From: "John Rudd" <[EMAIL PROTECTED]>
On Jul 26, 2006, at 6:40 AM, Chris Santerre wrote:
> -----Original Message-----
> From: John Rudd [mailto:[EMAIL PROTECTED]
> Sent: Wednesday, July 26, 2006 6:38 AM
> To: Sietse van Zanen
> Cc: SpamAssassin Users
> Subject: Re: SA Score -> Confidence Percentage
>
>
>
> I can see how plugins and add-on rules all affect it, but certainly
> they have some sort of base comparison that lets them know
> when they've
> gotten the right score values for the base rules, right?
I'm confused by your statement. (I'm also distracted by shiny
objects....)
When rules scores are formed, they are scored based off a large
corpus, additional rules, and set in the very moment they are scored.
Yes, that is the corpus I am referring to.
When that score is developed, how is it decided that the scores have
settled? When a "95% of the spam in the corpus got ranked 5 or
higher"? 80%? 100%? That's the comparison I'm looking for.
Such a thing is inherently impossible to generate. It varies from
machine setup to machine setup, per mail account on any given
setup, and with time.
I am a bit of a heretic in this group because I take the nasty step
of taking rules that are almost always right (one error per thousand
or more hits) and make sure the score on the rule is designed to
push the score AWAY from 5.0 in the appropriate direction. (I have
BAYES_00 scored a little more negative than default and BAYES_99
scored all the way up at 5. Erm, and I'm surprised that latter has
not caused me real false hits yet.) I try to get my setup to avoid
scoring at 5.0, and in fact be as far away from 5.0 as practical.

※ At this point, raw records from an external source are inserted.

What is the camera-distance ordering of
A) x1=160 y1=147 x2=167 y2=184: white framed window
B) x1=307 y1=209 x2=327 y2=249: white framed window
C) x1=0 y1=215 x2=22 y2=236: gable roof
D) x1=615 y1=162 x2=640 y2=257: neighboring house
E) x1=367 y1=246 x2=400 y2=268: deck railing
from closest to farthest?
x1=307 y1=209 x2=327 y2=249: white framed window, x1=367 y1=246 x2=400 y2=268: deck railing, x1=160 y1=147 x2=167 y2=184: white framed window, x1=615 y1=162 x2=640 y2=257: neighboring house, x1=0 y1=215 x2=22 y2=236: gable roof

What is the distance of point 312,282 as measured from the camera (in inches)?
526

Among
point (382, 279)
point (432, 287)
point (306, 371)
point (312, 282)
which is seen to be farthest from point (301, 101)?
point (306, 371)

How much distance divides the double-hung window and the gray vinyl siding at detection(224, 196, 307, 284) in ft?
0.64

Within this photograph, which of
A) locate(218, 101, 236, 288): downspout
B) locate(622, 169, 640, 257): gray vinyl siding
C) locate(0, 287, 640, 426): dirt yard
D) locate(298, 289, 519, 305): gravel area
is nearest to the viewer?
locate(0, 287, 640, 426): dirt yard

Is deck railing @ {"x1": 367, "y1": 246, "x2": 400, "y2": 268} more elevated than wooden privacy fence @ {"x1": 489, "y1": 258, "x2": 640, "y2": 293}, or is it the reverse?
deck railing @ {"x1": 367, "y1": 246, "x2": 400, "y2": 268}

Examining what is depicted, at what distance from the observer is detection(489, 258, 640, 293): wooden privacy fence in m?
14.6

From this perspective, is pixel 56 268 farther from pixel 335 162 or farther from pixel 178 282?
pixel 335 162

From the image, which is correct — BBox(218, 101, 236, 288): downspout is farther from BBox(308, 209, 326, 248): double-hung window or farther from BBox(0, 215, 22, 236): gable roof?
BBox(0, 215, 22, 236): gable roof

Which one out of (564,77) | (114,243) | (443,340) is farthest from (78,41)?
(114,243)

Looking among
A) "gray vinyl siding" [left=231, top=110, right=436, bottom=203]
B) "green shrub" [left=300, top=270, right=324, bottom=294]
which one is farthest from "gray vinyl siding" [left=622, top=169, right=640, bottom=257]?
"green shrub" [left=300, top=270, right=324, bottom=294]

So while I see a lot of scores well above 10 or even a fair number
above 50 I see very few in the 5 to 7 range. Then I see a lot of
ham coming through with scores well below 5. The distribution is
more or less a <choke> brassiere curve. So basically I am setup
such that very nearly 100% of my spam scores above 5 and even
more nearly 100% of my ham scores below 5. The errors are on the
order of 1/1000 and 1/4000, respectively, for my personal mail
these days. I do not have any idea how many spams score above 6 or 7
or 8. I don't care. I do notice that ham can on VERY rare instances
score as high as 10. That happens maybe once a year. I simply review
the spam folder sorted by scores and look at the low scores for false
positives and the high scores for the amusement value. (In the past I
have had some that scored over 100 all on "small score" rules. I do
admit to having some rules that score 100. I consider that to be a
twit filter score. I've noticed enough other people have these sites
effectively blocked that I don't see any more "ebav.com" spams any
more. That was one of the 100s.)
The stock scoring is a little more conservative than my system with its
40+ sets of rules plus user_prefs rules. So I'd expect to see the error
rate be a somewhat higher than what I experience. But, your numbers will
change dramatically as Bayes training proceeds IF it proceeds without
any false training, which can happen as a SA system self starts. So
any "this number corresponds to this percent spam and this percent ham"
is impossible. It's a dynamic number. You could build an adaptation of
one or the other sa-stats.pl scripts that would do so for YOUR system,
however.
{^_^}